Eh, biz gazeteci taifesi de izmaritten izmarit yakarken ‘Türkiye’yi kurtarmak’ (!) sevdasındayız ya, dolayısıyla, Paris’in Sorbonne Üniversitesi’nde ders veren Göle’yi ‘sigaya çekerek’, onun altıgen ülke hakkındaki son değerlendirmelerini öğreneceğiz.
* * *
SEVGİLİ arkadaşım Nilüfer’in fikirleri kendine, işte ‘nihai karar’a tam bir hafta kala, şu sıra ortada kopan tüm patırtıya rağmen ben hálá kesin iyimserliğimi koruyorum.
Fakat, madem ki 17 Aralık’tan sekiz gün öncesinde bile yine her şey dönüp dolaşıp o Fransa’ya geliyor, mevcut verileri burada tekrardan özetleyeceğim.
* * *
BİR; Moliere’vári güldürülerini geçelim, Doğu ve Merkezi Avrupa’dan farklı olarak Fransızların ‘kolektif hafızası’nda bir ‘Türk geliyor’ kábusu yoktur ve de olmamıştır.
Müslüman kimlikli ‘öteki’ esas olarak Voltaire dilinde mecázi çağrışım da yapan ‘Maure’ kelimesiyleözdeşleşir ki,Ortaçağ Endülüs Araplarını yansıtır.

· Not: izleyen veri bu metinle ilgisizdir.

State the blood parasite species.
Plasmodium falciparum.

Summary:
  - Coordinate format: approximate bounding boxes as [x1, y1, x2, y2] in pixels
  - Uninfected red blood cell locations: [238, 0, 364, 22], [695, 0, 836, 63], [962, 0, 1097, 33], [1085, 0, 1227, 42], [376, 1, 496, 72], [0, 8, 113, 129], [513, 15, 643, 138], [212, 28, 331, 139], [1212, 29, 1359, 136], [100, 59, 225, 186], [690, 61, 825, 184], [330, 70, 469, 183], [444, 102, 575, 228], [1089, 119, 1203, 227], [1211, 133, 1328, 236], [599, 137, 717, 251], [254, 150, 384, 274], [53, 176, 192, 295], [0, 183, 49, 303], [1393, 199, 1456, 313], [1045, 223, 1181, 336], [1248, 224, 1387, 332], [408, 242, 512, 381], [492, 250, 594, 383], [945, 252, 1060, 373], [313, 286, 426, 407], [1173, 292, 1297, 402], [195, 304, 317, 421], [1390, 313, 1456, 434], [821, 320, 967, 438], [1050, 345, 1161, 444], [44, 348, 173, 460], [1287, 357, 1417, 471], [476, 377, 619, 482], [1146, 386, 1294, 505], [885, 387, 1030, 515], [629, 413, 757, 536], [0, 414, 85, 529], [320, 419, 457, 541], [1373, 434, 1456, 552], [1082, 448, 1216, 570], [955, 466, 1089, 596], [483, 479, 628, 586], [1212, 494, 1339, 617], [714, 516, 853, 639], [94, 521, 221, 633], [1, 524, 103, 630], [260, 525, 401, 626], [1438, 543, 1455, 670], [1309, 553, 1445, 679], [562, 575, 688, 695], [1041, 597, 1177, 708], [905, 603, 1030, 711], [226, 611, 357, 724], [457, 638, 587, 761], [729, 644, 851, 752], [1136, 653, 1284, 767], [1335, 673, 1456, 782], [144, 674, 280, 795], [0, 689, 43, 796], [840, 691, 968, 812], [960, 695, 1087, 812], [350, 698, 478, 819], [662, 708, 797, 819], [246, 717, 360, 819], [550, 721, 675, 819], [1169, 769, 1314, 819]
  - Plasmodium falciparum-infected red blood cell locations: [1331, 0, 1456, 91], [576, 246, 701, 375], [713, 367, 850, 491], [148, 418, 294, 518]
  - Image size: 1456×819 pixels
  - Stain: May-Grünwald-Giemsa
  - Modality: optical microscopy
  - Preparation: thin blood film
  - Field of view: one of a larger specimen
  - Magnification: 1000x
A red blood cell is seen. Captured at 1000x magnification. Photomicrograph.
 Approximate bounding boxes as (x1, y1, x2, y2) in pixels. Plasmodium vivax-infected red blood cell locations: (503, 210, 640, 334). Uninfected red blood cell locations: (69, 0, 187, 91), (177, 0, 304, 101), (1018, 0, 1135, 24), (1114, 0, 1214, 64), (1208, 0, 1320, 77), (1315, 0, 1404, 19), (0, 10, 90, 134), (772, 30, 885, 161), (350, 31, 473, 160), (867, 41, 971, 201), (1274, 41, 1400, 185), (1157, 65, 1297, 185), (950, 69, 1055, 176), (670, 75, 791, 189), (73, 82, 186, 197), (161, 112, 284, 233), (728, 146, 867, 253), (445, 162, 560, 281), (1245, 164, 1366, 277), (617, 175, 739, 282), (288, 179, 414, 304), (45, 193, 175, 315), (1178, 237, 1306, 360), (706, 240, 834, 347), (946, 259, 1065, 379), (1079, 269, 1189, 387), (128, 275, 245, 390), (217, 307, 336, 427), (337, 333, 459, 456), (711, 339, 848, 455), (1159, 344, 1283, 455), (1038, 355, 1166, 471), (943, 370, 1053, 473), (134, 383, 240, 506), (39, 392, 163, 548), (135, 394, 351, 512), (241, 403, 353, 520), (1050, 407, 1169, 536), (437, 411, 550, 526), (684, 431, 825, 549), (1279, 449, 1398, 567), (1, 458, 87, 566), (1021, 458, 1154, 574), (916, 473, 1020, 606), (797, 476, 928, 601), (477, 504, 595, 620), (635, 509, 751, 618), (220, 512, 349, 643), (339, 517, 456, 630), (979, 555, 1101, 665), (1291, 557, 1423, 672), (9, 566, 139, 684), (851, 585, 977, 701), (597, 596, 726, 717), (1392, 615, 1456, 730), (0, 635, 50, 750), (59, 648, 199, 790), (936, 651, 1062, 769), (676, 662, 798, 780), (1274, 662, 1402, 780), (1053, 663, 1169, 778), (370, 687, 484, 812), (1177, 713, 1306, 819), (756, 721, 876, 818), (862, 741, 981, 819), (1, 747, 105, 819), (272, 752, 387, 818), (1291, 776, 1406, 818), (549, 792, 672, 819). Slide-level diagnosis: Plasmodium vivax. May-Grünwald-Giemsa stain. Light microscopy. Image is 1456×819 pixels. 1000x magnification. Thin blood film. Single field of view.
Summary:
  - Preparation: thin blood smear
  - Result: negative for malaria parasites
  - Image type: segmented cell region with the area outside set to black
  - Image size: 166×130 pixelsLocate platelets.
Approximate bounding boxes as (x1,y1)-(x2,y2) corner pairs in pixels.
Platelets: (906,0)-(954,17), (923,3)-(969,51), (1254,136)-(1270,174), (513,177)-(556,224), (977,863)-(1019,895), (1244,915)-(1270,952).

Dolayısıyla, Fransa’da ruhi bir ‘anti Türk’ refleks ne mazide, ne de şimdi mevcuttur.
* * *
İKİ;fakat ‘sokaktaki adam’ın bir ‘Müslüman endişesi’ olduğu doğrudur!
Bu, hem Mağribi Afrika’daki sömürgeci geçmişten; hem de bilhassa, aynı coğrafyadan Fransa’ya milyonlarca göçerek ‘gettolaşan’ ve Ali kıran, baş kesen eşkıyalıktan dolayı o ‘sokaktaki adam’a ‘illállah’ dedirten bir ‘Arabi muhacir imajı’ndan kaynaklanmaktadır.
Yukarıdakinin yanında solda sıfır kalsa bile, bizim ‘gurbetçi’lerimizin uyumsuzluğu da buna eklenince, yine Fransızca’da ‘amalgam’ denilen‘karıştırma’nın doğduğu vakıadır.
Üstelik, 11 Eylül’den beri, sırf Hıristiyan değil, İslam olmayan bütün toplumlarda Müslümanlardan ‘kaygı duyulduğu’ da diğer bir vakıadır.
* * *
ÜÇ; ucuz hesap peşinde koşan Fransız politikacılar bu iki sosyo-psikolojik olguya ek olarak, Jakoben gelenek ülkesindeki ‘benmerkezci’ ulus devlet dürtüsünü ‘gıdıklıyorlar’.
Cuk oturdu, ‘AB Anayasası’ ve ‘sosyal Avrupa’ mazeretlerine Türkiye’yi de katıp, Paris’in eskisi kadar ‘dediğim dedik’ davranamayacağı bir Brüksel’e ‘taş koyuyorlar’.
Kaldı ki, bir ‘küçük burjuvalar diyarı’ olanFransa’da Topluluk genişlemesinin; hele hele Ankara’yla genişlemenin ‘cüzdanda kaça patlayacağı’ çok önemli yer tutuyor.
Eh, peki?
* * *
PEKİSİ şu ki, her şeye rağmen evrensel bir ‘özgürlük, eşitlik, kardeşlik’ sloganının vatanı olan Fransa’nın 17 Aralık günü gelip çattığında, tamamen ‘dahili’ ve konjonktürel nedenlere dayanan bütün bu faktörleri elinin tersiyle iteceğine inanıyor ve güveniyorum.
Yanılıyor muyum?
Sanmıyorum ama, o takdirde bana kapkara tütün bir ‘Gitanes’ cigarası uzatıp, ‘hadi bakalım, şimdi şu mendebur ziftten yakıver’ demek hakkınızın doğacağını kabulleniyorum.